Prudenza, si disse Hawat. C’è qualcosa, qui, che non capisco.
«Vuoi mostrarmi le vostre regole?» riprese. «Quelle di Arrakis?»
«Il modo di pensare degli stranieri» disse il Fremen con un vago disprezzo. Puntò il dito a nordovest, oltre la cresta rocciosa. «Vi abbiamo osservato questa notte, quando avete attraversato la sabbia.» Abbassò il braccio. «Hai fatto marciare i tuoi uomini sul lato friabile delle dune. Male. Non avete tute distillanti, non avete acqua. Non durerete a lungo.»
«Non è facile abituarsi ad Arrakis» replicò Hawat.
«È vero. Ma noi abbiamo ucciso gli Harkonnen.»
«Che cosa fate dei vostri feriti?»
«Forse un uomo non sa quando vale la pena di salvarlo?» chiese il Fremen. «I tuoi feriti sanno che non avete acqua.» Piegò la testa e lanciò un’occhiata obliqua a Hawat. «È chiaro che questo è il momento di prendere la decisione d’acqua. Feriti e non feriti devono pensare al futuro della tribù.»
Il futuro della tribù, pensò Hawat. La tribù degli Atreides. C’è un senso in tutto questo. E fece uno sforzo per fare la domanda che aveva evitato fino a quel momento:
«Avete notizie del Duca o di suo figlio?»
Gli occhi azzurri, inscrutabili, lo fissarono: «Notizie?»
«La loro sorte!» gridò Hawat.
«La sorte è uguale per tutti» disse il Fremen. «Si dice che il tuo Duca abbia incontrato la sua sorte. Per quanto riguarda il Lisan al-Gaib, suo figlio, tutto è nelle mani di Liet. E Liet non ha detto nulla.»
Sapevo la risposta anche senza fare la domanda, pensò Hawat.
Guardò i suoi uomini. Erano tutti svegli, adesso. Avevano ascoltato e fissavano la distesa di sabbia. Si leggeva la rassegnazione sui loro volti: non avrebbero mai più rivisto Caladan, e ora avevano perduto anche Arrakis.

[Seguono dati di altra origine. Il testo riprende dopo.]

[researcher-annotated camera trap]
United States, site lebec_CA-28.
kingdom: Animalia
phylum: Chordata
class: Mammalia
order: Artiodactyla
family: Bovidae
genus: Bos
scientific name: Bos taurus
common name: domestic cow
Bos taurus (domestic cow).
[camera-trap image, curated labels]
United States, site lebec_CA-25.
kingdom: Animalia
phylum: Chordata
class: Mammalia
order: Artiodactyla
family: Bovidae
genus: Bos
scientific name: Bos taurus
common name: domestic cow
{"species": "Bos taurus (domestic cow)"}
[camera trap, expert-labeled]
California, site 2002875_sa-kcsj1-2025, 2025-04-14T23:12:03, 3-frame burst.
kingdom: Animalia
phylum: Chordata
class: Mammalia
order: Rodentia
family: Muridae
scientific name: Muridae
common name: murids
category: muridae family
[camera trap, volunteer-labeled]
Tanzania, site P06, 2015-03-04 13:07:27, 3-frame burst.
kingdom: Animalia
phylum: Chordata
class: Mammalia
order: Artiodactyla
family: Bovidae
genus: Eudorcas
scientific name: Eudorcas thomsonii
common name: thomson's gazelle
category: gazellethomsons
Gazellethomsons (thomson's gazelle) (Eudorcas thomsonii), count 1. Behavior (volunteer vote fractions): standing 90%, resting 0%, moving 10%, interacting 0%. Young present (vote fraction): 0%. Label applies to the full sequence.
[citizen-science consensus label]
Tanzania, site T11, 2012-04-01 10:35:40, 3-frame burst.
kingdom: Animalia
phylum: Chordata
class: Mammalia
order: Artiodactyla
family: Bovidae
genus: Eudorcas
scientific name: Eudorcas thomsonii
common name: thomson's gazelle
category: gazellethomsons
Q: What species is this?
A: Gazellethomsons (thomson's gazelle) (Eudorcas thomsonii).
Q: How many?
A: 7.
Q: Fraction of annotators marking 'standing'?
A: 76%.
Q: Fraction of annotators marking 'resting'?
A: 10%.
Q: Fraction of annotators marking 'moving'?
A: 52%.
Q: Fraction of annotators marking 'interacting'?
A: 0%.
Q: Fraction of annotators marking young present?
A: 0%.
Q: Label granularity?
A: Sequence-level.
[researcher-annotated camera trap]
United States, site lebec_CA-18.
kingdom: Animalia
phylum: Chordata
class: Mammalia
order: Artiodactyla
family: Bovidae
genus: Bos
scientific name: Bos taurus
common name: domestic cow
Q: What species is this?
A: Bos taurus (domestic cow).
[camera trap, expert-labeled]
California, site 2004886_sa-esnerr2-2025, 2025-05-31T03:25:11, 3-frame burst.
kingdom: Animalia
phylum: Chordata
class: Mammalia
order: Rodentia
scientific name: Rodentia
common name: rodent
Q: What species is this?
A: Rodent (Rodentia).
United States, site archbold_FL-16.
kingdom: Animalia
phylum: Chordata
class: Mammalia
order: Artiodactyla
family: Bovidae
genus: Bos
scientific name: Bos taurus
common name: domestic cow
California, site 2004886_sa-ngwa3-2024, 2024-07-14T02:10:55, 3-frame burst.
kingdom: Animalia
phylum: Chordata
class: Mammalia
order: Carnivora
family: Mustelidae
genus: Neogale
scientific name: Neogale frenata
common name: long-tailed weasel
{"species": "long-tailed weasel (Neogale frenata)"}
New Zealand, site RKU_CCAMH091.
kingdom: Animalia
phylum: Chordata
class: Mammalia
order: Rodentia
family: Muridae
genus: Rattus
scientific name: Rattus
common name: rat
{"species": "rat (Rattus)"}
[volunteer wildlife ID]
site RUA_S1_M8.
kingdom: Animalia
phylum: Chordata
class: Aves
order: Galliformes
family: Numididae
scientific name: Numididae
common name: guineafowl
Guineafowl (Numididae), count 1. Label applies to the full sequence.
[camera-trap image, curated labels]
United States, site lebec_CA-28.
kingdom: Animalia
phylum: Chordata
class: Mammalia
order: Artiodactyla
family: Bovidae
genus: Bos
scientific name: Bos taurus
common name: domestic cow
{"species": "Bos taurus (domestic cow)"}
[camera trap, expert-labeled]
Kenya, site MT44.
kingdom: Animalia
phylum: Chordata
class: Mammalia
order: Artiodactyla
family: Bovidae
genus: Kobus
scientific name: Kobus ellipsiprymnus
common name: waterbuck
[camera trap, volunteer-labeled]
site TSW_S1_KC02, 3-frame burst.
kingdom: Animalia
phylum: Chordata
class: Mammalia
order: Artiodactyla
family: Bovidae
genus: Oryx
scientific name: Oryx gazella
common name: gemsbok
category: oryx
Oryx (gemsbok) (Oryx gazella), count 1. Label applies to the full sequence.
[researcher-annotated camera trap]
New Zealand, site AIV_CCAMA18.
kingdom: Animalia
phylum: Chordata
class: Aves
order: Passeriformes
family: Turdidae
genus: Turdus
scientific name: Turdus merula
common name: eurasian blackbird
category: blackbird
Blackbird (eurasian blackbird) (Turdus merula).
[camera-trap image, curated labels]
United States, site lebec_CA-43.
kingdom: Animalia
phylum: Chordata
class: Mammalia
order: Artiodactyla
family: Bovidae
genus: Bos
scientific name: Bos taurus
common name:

Hawat si voltò nuovamente verso il Fremen: «Hai notizie di Duncan Idaho?»
«Era nella grande casa quando lo scudo è caduto» rispose il Fremen. «Questo ho sentito dire… e nient’altro.»
È stata lei a disattivare lo scudo e a far entrare gli Harkonnen! pensò Hawat. Sono stato io, questa volta, a voltare la schiena alla porta. Ma come ha potuto farlo? Agire contro suo figlio? Ma… chi sa mai cosa pensa una strega Bene Gesserit? Se pure pensa…
Nuovamente cercò d’inghiottire, ma aveva la gola secca. «Quando avrai notizie del ragazzo?»
«Sappiamo poco di quanto è accaduto ad Arrakeen» replicò il Fremen. Alzò le spalle. «Chi lo sa?»
«Hai qualche modo per scoprirlo?»
«Forse.» Il Fremen si sfregò nuovamente la cicatrice al naso. «Dimmi, Thufir Hawat, che cosa ne sai di queste armi pesanti degli Harkonnen?»
L’artiglieria, pensò Hawat, con amarezza. Chi avrebbe mai pensato che avrebbero impiegato l’artiglieria nell’epoca degli scudi?
«Tu parli dell’artiglieria che hanno usato per imprigionare i nostri uomini nelle caverne?» disse. «Io ho… una conoscenza teorica di queste armi esplosive.»